Posted April 6, 2006
In 2004, Richard von Sternberg was editor of a journal that published a paper by "intelligent design" advocate Stephen C. Meyer. The society that published the journal issued a statement saying that the paper's inclusion had been a mistake, and that they would tighten up the review and acceptance process. Afterward, Sternberg would complain that he was a victim of religious discrimination. Since then, ID advocates have made much of the alleged poor treatment of Sternberg, turning his name into a verb: to be "sternberged", in their view, is to be stripped of "academic freedom", the ability to take unpopular stances and express edgy and even antisocial opinions without fear for one's job and other elements of normal day-to-day living.
That makes it sound like ID advocates are taking a stand for a principle.
But that would be the wrong impression.
"Academic freedom" is just a piece of convenient rhetoric so far as ID advocates are concerned: useful when they feel an ID advocate needs some cover, and trampled on whenever someone in academia says something that they don't like.
Or is claimed by another ID advocate to have said something that they don't like.
And so we come to the unfolding case of U. of Texas professor Eric Pianka, who seems to revel in inflammatory rhetoric concerning the earth's human population and how the indications are that we are due for a "crash" -- the sudden (ecologically speaking) death of most of the population.

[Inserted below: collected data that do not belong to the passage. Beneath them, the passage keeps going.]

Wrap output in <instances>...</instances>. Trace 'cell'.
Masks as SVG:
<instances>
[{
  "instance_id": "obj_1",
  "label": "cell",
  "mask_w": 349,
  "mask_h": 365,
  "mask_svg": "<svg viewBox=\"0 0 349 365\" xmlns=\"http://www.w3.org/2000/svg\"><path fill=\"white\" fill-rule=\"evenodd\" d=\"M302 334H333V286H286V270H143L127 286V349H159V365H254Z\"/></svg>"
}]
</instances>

Pianka gets graphic in his talks, and speaks about the Ebola virus and its 90% mortality figures. He speaks of the likelihood, or even inevitability, of the high-mortality strain of Ebola, which currently is only transmitted under restricted forms of contact, to mutate into a strain that has airborne transmission. Pianka believes that this event is likely and will turn into a global loss of 90% of all human life.
So, based on the principle of academic freedom, one would predict that ID advocates would be fully behind Pianka in saying unpopular, perhaps even unkind things. One would be wrong, and have to cough up that bottle of single malt scotch or whatever wager one might have on the matter, lest one be considered a welcher by one and all.
Enter Forrest M. Mims III, electronics gadgeteer extraordinaire (he wrote the various guides you can buy at Radio Shack with the circuit diagrams), who got to hear Pianka hold forth at a meeting of the Texas Academy of Sciences. Mims is now convinced that Pianka is doing more than describing the likely whimper of the end of the world: Mims claims that Pianka is encouraging scientists to build a pandemic agent and purposely unleash it on the world. Yes, that's right, Mims is saying that scientists can't be trusted because they may be involved in a personal biowarfare program whose aim is to depopulate the earth of humans.
Pianka has told Mims in correspondence that Mims has completely misunderstood his remarks. This has not satisfied Mims.
Mims has reportedly filed two petitions with the TAS over the incident.
Enter William A. Dembski, bigtime ID advocate. Did he pause for a moment to consider whether Mims, a fellow who has exagerrated things before, might have the wrong end of the stick? Did he consider that academic freedom was something that applied to people he didn't agree with? What we do know about the possible answer here is that he reports this as his action in the matter:
As soon as this is posted, I'm going to have a chat with the Department of Homeland Security. [Called them -- They are aware of it; it will be interesting to see if they do anything about it.]
Hey, way to support academic freedom! You go, Bill!